Speaking about the environmental issues tied to these yet-to-be completed projects, Ettah explained the critical role of human activities in causing erosion. He highlighted that human activities, such as deforestation and construction, have removed the protective vegetation, making the area more susceptible to erosion. Furthermore, the region’s tropical climate and high rainfall contribute to the severity of erosion.

NEWMAP Cross River at Boro Pit Community in Calabar on Tuesday
NEWMAP at Ikot Effanga Mkpa Layout in Calabar on Tuesday

“Much of the environmental problems we are having today is as a result of human activities. Human activities are the major cause of erosion because naturally there was vegetation in all the Calabar locations, and when man’s activity settles, the need to build houses, aesthetic values, recreational centers, as a result of that the vegetation was destroyed. We are in the tropics with high torrential rains that are devastating, and Calabar specifically is sandwich by two rivers – the Calabar River and the Qua River. The soil we have here is basically coastal sand that is very loose and fragile. It is easily eroded. That’s why we are having so much of these gully erosions in Calabar.

“The much of what we are fighting with since we started the NEWMAP project… The same people that were crying for help are the same people that are coming back to create problem again. As we have started recovering the sites, the community itself will go and sell the land to somebody who now came to secure the land and built that fence thereby obstructing the course of water. You know when you block water it will always find its course. As we go back to site a solution will be found that will abate that problem.”

Ettah stressed the importance of community involvement in addressing these issues. NEWMAP engages in a three-phase approach to community engagement, involving pre-engagement, during the project, and post-construction phases. The goal is to sensitize the communities about their role in protecting and maintaining the projects. Additionally, NEWMAP provides training and grants to individuals involved in harmful activities, such as sand mining, to help them transition to alternative livelihoods and prevent further environmental degradation.

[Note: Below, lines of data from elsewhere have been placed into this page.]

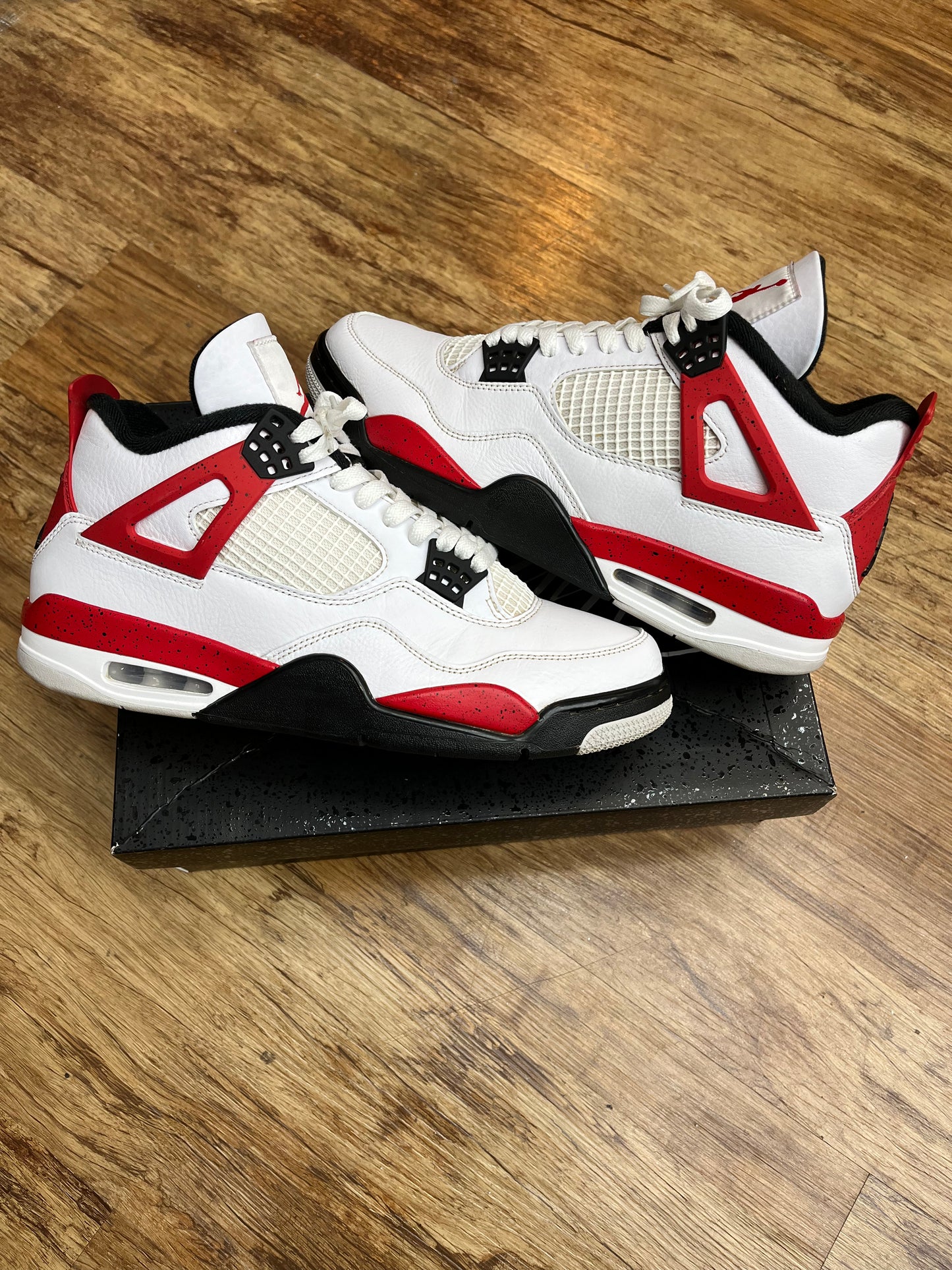 Jordan 4 red cement pre-owned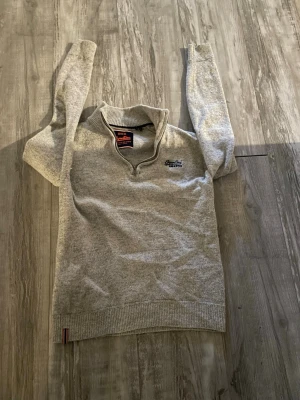 Grå halvzip-tröja från Superdry - Snygg grå långärmad tröja från Superdry med halvzip och broderad logga på bröstet. Tröjan har ribbade muddar och krage, perfekt för lager-på-lager. Mjuk och skön känsla, passar till jeans eller chinos.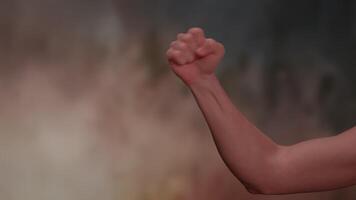 An Empowerment Gesture Symbolized by a Raised Fist Set Against an Inspiring, Dramatic Background video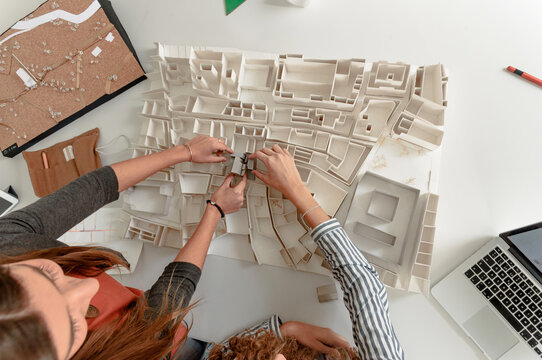 Students making architectural volumetric project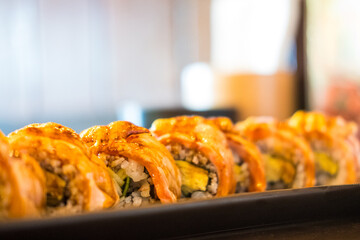 Burned salmon sushi roll. Selective focus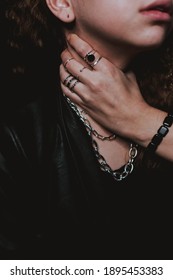 A Female Hispterwearing A Thick Chain Necklace, Silver Rings, And A Black Bracelet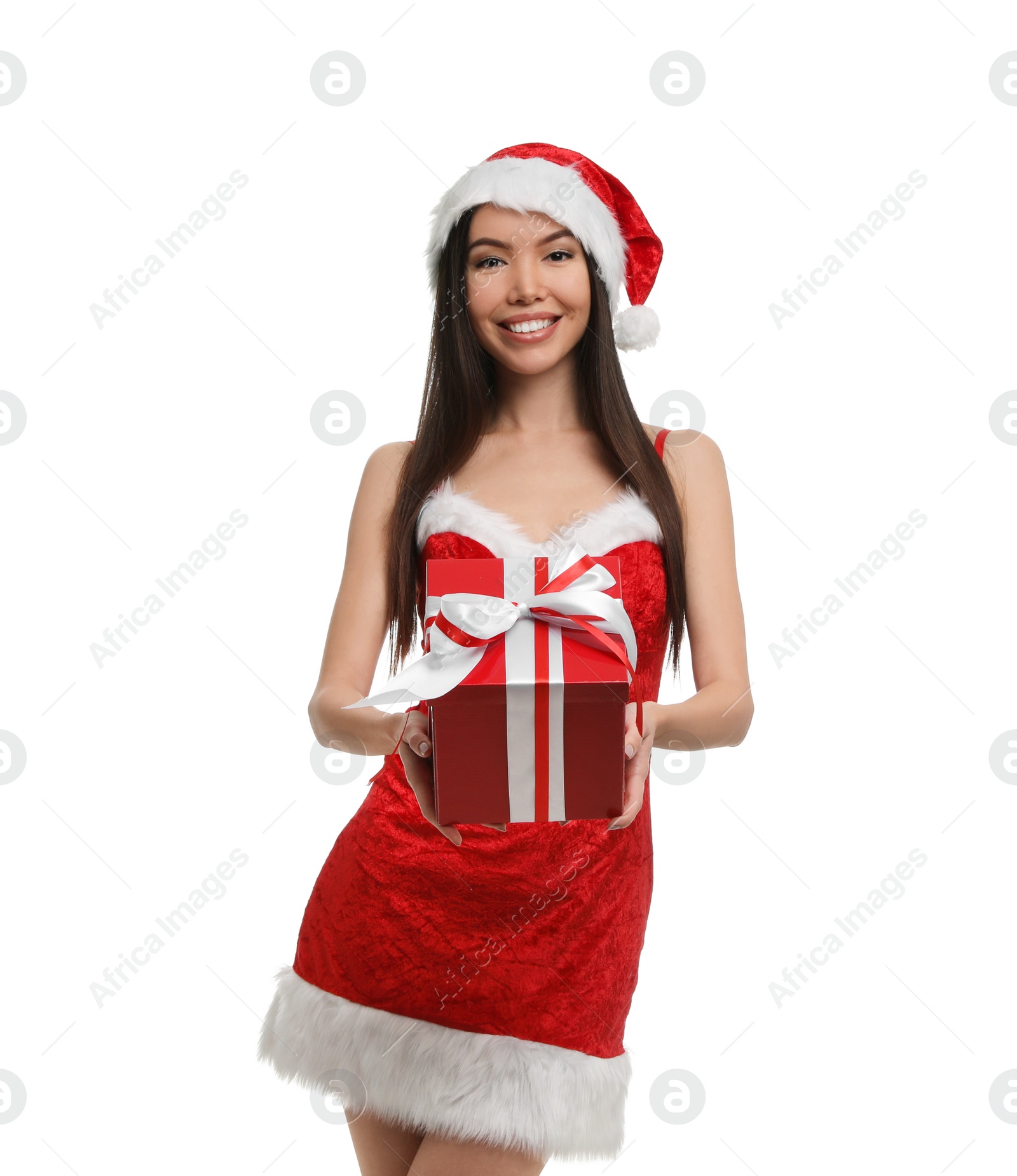 Photo of Beautiful Asian woman in Santa costume with Christmas gift on white background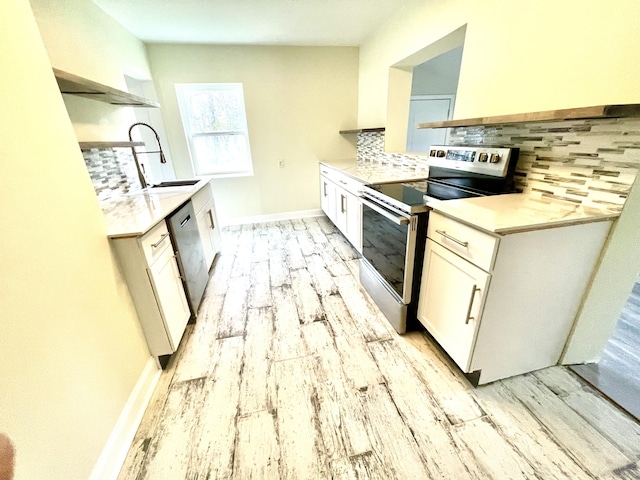 kitchen featuring white cabinets, light wood-type flooring, backsplash, and appliances with stainless steel finishes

On his part, Prof. Emmanuel Eyo, the Cross River Project Coordinator, NEWMAP, who said that “We decided to visit those sites to ensure that we bring it to the notice of the national body and the state government that there’s need for us to complete those sites and then close them before we go to new site” added “As NEWMAP continues to tackle erosion challenges in Calabar, the focus on community engagement, alternative livelihoods, and the human aspect of these problems is expected to play a crucial role in mitigating further damage and securing a more sustainable future for the region”.